→ Scraped caption text data
=== Begin Enclosure ===

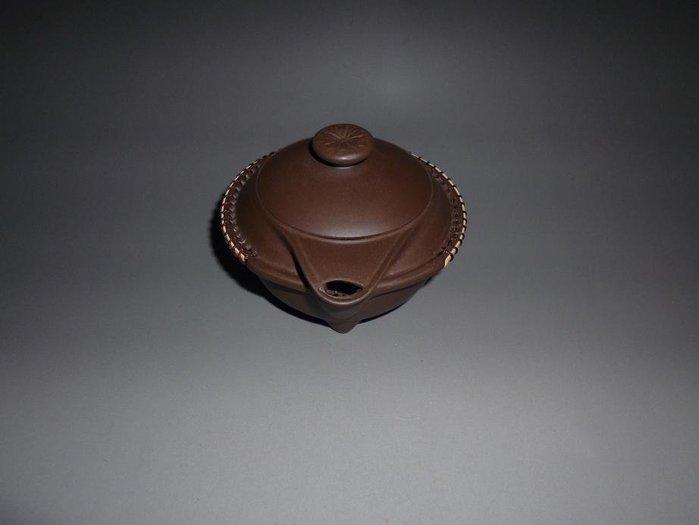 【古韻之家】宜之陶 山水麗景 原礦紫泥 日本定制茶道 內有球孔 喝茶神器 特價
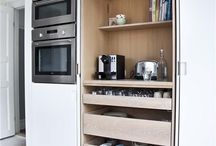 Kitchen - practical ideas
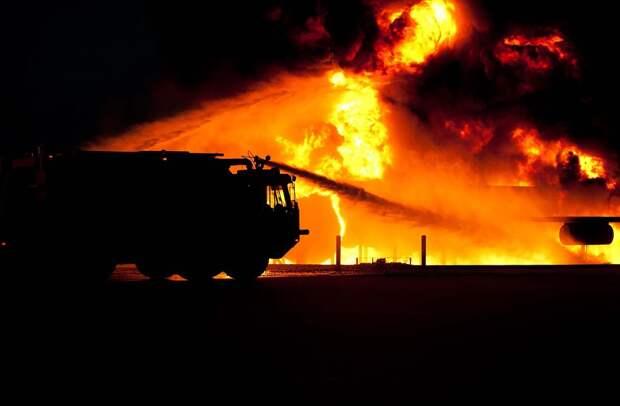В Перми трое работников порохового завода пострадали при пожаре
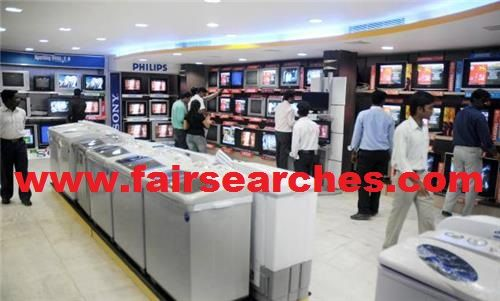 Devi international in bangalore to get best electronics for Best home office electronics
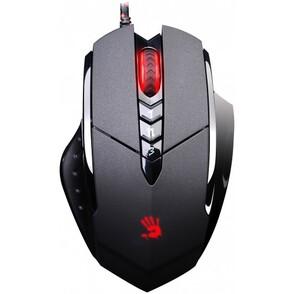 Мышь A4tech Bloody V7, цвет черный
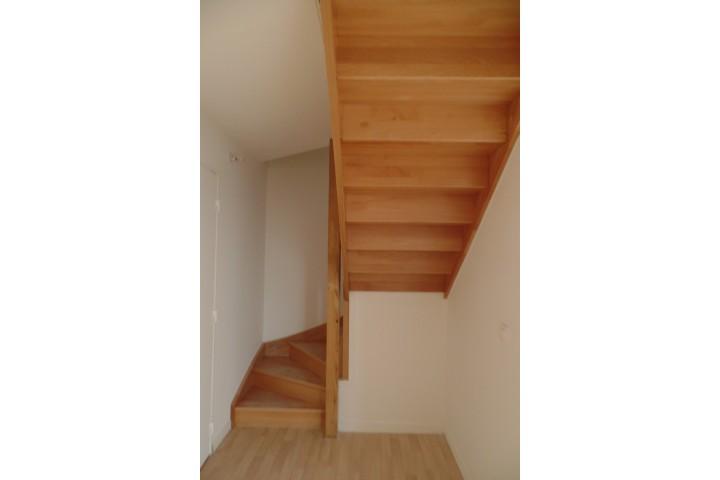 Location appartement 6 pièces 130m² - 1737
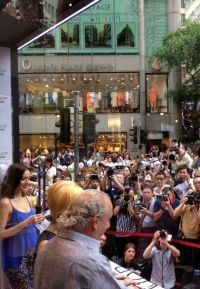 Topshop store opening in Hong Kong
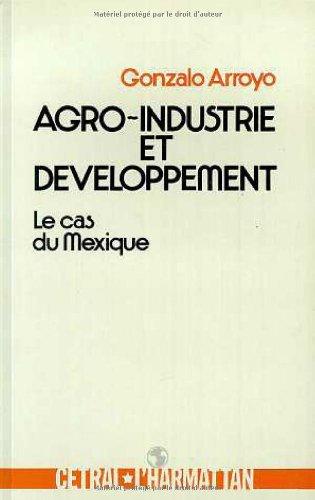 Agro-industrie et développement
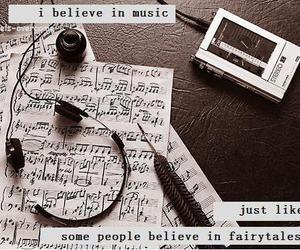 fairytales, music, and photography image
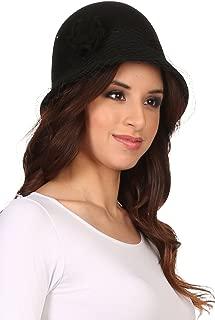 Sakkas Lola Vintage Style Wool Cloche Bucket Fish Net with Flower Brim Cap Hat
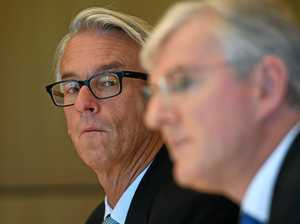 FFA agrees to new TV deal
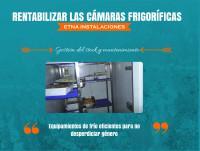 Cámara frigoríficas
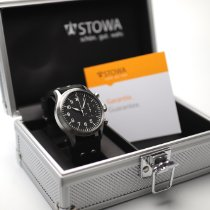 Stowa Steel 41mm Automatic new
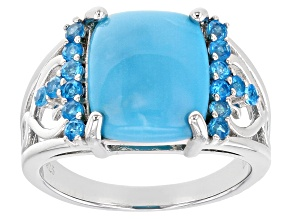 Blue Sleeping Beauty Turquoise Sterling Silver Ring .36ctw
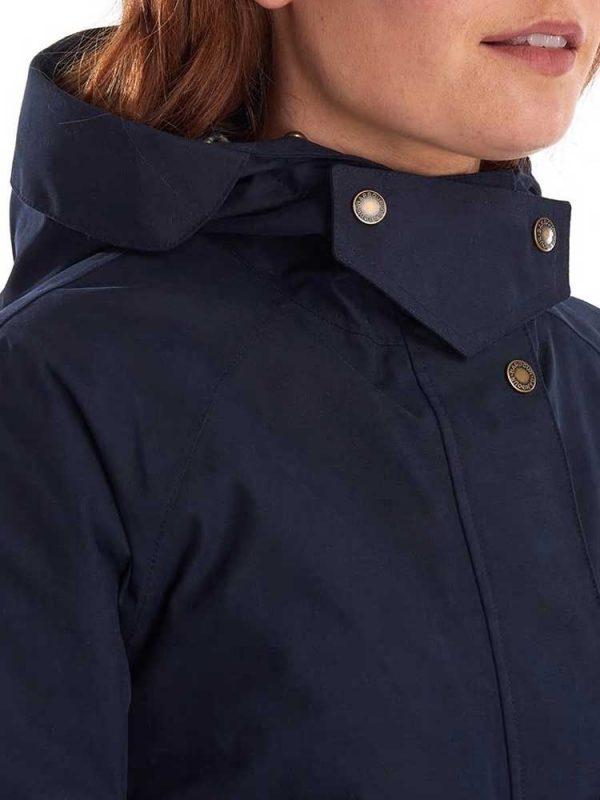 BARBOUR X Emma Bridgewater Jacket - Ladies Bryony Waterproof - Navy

=== End Enclosure ===
=== Begin Enclosure ===

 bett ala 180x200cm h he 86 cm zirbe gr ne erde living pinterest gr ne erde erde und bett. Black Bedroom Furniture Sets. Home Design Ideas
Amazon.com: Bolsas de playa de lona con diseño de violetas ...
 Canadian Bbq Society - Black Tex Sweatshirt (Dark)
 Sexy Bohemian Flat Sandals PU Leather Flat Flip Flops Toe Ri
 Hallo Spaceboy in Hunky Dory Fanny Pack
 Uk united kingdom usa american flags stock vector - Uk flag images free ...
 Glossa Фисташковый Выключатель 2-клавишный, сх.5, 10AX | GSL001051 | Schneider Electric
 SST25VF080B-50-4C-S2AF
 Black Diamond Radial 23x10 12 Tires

=== End Enclosure ===

→ Your objective
A single number is the whole answer: how many lines in the data above hold the string "Black".

→ Exercise answer
3